Now Playing: Tests for Two Means in a Cluster-Randomized Design (3:46)
When comparing two means in a cluster-randomized design, the samples for each group consist of a number of clusters for each group. For example, patients at a hospital would be a cluster, with a number of hospitals assigned to each of two treatments.
The Tests for Two Means in a Cluster-Randomized Design procedure in PASS is used to determine the needed number of clusters, the needed cluster size, or the power associated with a stated number of clusters and cluster sizes.
In this video, we will focus on solving for the number of clusters needed to properly power the study.
The test will be a two-sided T-test, which is based on the number of subjects, as described in recent publications.
The power is set to 0.90 and alpha is set to 0.05.
We will enter a variety of cluster sizes, to determine the effect of cluster-size on the needed number of clusters.
We would like to have the number of clusters and the cluster sizes be the same in both groups.
We will also examine a variety of values for the coefficient of variation.
We would like to base the calculations on a true mean difference of 16.2 and standard deviations of 20, 30, 40, and 50.
Based on other similar studies, we use a value of 0.027 for the intra-cluster correlation.
The Calculate button is pressed to generate the estimated number of clusters needed.
Each line represents a different combination of parameters. There are 80 lines, since we chose 5 cluster sizes, 4 coefficient of variation values, and 4 standard deviations.
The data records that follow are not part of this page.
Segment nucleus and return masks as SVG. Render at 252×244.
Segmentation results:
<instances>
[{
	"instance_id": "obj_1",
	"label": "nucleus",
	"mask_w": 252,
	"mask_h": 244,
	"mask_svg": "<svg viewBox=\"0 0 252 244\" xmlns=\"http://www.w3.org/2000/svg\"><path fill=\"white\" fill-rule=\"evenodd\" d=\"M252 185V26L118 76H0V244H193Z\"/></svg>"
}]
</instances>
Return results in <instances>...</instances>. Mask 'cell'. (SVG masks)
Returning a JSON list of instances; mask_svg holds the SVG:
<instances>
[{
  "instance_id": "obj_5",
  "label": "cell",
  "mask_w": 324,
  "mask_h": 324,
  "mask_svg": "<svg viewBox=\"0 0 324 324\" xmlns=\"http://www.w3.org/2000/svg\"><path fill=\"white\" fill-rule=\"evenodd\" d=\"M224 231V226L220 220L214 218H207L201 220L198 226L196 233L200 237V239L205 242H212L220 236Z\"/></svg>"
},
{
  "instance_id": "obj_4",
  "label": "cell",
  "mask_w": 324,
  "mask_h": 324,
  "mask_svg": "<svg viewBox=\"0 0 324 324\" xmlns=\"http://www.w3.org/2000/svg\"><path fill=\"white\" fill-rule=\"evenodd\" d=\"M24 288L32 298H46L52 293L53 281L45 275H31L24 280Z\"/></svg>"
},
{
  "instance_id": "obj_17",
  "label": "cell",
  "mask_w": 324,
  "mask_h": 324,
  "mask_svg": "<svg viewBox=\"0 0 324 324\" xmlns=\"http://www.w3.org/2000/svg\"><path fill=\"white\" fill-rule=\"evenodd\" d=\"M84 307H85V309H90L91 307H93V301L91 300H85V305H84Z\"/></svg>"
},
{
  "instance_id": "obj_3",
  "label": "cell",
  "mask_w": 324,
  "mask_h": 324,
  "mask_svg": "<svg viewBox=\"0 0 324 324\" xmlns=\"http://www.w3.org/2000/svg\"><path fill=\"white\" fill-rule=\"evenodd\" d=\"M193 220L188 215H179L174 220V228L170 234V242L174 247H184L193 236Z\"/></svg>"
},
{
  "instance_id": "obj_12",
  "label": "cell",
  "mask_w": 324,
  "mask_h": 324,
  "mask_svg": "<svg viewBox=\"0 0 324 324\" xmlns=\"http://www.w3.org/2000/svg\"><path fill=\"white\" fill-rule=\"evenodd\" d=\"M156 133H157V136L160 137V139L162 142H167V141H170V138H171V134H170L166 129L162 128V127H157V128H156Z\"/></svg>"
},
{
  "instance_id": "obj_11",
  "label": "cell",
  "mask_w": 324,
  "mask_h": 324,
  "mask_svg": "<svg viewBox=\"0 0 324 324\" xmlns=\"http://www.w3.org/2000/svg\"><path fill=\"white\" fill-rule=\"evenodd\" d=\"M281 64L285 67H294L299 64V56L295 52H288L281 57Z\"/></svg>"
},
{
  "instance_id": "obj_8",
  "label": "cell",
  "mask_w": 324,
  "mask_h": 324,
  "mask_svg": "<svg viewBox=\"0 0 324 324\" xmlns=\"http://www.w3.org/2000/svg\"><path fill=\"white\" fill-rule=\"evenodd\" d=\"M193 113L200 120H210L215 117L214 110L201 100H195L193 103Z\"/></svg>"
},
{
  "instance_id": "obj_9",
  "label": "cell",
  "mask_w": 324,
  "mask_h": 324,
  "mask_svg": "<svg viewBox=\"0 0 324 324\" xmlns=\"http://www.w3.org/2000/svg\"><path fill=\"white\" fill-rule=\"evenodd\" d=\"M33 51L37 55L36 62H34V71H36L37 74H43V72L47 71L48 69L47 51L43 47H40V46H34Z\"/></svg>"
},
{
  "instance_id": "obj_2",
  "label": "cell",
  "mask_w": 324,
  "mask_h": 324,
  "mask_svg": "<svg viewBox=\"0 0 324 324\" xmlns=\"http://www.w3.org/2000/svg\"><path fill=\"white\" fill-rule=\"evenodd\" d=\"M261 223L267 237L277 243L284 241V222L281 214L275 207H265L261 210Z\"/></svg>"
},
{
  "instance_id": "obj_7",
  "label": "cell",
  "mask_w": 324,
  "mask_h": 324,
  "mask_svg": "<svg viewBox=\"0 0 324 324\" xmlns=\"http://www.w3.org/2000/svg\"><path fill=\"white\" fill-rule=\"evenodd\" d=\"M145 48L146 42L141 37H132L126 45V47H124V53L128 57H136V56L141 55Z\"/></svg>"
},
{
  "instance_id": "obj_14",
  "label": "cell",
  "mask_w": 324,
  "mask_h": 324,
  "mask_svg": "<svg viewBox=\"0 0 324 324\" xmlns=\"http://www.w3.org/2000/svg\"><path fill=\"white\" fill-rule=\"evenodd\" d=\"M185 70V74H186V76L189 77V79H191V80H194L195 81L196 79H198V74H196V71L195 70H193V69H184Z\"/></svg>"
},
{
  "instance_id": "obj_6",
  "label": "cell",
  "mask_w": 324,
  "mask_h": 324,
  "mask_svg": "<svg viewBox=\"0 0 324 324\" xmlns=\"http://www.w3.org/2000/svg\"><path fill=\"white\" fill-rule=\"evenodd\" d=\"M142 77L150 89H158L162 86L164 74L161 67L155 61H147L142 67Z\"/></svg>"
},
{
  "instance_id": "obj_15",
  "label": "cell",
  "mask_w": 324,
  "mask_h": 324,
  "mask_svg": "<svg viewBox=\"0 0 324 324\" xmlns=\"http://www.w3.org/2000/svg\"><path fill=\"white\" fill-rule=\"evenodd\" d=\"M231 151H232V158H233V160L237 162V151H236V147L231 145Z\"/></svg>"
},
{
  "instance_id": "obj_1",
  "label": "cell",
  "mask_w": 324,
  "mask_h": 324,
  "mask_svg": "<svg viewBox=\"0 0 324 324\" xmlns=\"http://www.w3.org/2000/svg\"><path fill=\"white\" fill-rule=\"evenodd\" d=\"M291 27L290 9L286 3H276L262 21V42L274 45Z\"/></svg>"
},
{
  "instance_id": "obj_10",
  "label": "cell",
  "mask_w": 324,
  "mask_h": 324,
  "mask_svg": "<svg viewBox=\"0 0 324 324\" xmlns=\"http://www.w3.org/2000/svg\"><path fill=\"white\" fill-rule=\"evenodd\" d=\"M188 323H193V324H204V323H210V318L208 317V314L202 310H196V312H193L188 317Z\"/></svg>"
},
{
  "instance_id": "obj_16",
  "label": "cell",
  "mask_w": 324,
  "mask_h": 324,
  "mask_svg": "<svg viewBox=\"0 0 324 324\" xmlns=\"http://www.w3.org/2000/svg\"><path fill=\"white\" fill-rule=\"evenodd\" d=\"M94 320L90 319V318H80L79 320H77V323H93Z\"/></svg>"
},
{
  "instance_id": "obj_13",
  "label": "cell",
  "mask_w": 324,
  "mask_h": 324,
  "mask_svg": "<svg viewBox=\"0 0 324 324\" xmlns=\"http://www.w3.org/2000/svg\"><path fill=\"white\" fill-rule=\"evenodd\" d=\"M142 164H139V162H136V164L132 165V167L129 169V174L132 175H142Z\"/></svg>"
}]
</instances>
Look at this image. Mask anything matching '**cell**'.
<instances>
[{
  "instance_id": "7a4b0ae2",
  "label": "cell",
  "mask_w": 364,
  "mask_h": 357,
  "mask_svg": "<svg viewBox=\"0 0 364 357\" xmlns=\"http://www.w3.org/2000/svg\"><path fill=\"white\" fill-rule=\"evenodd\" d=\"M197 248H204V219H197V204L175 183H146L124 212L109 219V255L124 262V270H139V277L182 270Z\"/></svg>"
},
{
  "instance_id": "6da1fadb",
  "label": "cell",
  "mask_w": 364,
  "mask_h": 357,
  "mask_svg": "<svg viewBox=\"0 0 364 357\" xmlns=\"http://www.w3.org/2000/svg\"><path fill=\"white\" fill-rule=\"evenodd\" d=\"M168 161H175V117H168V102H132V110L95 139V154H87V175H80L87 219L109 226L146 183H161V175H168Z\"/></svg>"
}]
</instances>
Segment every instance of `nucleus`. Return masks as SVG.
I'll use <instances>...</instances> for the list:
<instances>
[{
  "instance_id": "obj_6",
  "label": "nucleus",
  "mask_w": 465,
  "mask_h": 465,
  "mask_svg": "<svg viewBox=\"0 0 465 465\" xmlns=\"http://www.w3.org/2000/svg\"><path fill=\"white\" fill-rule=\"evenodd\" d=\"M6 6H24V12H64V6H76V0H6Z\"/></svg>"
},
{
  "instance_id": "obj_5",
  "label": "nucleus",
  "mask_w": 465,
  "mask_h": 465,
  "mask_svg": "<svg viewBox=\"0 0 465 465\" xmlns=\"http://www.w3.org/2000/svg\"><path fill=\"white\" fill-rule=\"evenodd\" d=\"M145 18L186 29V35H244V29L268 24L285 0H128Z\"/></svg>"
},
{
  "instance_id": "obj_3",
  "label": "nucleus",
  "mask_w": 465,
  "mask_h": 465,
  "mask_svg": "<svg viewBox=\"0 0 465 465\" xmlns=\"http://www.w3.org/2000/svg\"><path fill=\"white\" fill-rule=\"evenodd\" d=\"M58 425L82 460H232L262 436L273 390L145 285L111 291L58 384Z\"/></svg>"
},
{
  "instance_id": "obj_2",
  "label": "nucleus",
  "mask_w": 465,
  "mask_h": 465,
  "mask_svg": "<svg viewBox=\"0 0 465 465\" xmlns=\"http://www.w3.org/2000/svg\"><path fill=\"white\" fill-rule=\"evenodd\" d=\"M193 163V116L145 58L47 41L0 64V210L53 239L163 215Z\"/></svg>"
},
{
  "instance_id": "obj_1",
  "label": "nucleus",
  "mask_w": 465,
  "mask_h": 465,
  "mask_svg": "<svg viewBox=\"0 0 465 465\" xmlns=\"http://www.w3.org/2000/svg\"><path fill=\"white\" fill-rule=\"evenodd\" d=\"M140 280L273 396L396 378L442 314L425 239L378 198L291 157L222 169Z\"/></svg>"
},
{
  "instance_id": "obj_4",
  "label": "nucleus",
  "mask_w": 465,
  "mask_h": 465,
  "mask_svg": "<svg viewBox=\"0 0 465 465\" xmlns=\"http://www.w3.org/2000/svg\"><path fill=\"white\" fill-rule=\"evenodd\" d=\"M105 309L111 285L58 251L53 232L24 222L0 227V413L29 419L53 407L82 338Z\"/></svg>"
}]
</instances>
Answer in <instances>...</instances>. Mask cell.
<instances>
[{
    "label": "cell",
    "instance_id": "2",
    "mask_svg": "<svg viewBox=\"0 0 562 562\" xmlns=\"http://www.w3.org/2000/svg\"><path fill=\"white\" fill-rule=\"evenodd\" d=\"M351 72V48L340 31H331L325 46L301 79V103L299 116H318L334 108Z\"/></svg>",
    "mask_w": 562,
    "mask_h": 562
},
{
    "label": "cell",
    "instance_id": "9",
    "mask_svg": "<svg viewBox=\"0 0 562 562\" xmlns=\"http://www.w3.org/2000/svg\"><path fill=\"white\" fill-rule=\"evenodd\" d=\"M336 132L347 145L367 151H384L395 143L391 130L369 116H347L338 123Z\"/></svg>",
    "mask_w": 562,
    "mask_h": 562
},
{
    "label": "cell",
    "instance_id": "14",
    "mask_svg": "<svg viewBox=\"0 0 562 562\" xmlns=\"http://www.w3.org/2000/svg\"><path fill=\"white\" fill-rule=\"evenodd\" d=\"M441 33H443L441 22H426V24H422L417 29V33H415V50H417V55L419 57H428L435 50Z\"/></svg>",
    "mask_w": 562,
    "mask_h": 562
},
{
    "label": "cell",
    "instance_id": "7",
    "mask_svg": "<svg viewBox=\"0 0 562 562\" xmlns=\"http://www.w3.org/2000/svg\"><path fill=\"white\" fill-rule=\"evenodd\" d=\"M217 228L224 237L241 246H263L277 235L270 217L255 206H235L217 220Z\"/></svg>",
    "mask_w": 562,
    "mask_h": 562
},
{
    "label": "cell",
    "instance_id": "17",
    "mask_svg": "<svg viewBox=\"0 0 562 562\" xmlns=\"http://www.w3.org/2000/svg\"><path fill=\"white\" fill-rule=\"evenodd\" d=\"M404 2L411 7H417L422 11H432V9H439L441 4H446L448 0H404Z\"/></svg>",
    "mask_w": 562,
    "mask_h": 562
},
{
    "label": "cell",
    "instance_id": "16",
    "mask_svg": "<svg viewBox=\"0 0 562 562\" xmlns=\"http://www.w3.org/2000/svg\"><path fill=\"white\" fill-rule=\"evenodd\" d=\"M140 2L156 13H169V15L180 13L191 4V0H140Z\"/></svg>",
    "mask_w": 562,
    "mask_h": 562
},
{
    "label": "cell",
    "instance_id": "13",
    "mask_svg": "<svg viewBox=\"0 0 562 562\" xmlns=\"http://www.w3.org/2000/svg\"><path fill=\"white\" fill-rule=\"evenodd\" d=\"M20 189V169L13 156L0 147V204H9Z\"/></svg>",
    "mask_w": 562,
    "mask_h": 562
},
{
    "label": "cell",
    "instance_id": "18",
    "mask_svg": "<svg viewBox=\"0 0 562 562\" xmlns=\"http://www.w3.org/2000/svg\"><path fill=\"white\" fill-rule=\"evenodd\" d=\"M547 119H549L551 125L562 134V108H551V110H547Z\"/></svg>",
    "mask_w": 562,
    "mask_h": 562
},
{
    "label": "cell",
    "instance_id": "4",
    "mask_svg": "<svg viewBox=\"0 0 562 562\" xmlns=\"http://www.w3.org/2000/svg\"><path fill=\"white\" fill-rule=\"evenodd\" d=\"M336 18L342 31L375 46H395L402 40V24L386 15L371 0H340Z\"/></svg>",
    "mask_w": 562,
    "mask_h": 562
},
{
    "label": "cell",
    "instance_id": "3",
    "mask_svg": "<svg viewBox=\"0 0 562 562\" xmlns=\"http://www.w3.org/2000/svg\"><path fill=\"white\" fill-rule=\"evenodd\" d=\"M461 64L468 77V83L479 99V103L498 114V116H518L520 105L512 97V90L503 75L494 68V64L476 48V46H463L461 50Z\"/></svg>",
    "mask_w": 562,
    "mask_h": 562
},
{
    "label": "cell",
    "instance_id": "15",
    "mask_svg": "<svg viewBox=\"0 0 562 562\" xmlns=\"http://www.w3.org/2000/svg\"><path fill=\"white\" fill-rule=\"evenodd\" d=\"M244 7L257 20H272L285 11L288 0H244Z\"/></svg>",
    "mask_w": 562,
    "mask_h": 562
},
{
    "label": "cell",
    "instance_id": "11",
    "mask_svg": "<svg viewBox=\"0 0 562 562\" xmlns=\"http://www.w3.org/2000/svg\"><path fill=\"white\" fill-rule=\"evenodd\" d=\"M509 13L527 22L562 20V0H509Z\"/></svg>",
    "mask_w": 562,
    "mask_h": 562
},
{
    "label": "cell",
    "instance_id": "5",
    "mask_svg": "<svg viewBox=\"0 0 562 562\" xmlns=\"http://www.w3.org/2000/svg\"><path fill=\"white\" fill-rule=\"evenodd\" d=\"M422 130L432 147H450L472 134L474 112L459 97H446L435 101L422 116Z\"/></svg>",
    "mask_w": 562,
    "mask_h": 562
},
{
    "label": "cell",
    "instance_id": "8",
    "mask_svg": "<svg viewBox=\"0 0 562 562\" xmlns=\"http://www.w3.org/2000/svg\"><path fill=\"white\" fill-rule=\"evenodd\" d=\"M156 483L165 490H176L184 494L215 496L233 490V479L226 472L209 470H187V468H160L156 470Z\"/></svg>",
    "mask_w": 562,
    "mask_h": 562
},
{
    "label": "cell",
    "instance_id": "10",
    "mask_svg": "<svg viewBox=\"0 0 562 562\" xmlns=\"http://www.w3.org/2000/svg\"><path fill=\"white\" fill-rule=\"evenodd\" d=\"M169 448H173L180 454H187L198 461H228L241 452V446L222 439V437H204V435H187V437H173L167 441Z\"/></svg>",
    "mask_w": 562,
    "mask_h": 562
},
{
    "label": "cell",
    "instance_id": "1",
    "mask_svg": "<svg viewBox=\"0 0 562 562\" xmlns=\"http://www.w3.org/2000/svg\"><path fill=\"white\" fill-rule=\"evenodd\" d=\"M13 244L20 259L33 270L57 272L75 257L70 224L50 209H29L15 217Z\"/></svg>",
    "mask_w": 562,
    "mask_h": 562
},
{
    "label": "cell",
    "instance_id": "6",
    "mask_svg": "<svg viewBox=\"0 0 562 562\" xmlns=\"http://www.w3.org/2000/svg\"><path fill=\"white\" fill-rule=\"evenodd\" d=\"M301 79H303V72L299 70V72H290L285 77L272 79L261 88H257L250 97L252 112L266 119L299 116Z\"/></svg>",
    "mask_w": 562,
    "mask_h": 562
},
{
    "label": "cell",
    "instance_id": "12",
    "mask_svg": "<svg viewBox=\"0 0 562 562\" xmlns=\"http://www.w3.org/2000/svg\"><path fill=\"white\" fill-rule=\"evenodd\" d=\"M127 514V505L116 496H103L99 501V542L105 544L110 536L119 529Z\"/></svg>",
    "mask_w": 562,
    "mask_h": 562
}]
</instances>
The first line shows that 8 clusters are needed in each group to achieve 90% power for the case of a cluster size of 5, a coefficient of variation of 0.4, a standard deviation of 20, and so forth.
If we examine the column of powers produced, we notice that many are considerably higher than 0.9. This is due to the number of individuals that are added when adding a single cluster to each group to achieve the desired power. Since the power jumps with each cluster, the resulting values are often well above the specified power.
A variety of plots are given at the end of the report. Each plot shows the needed number of clusters for various combinations of varied parameters.
The final plot shows number of clusters needed for all 80 parameter combinations.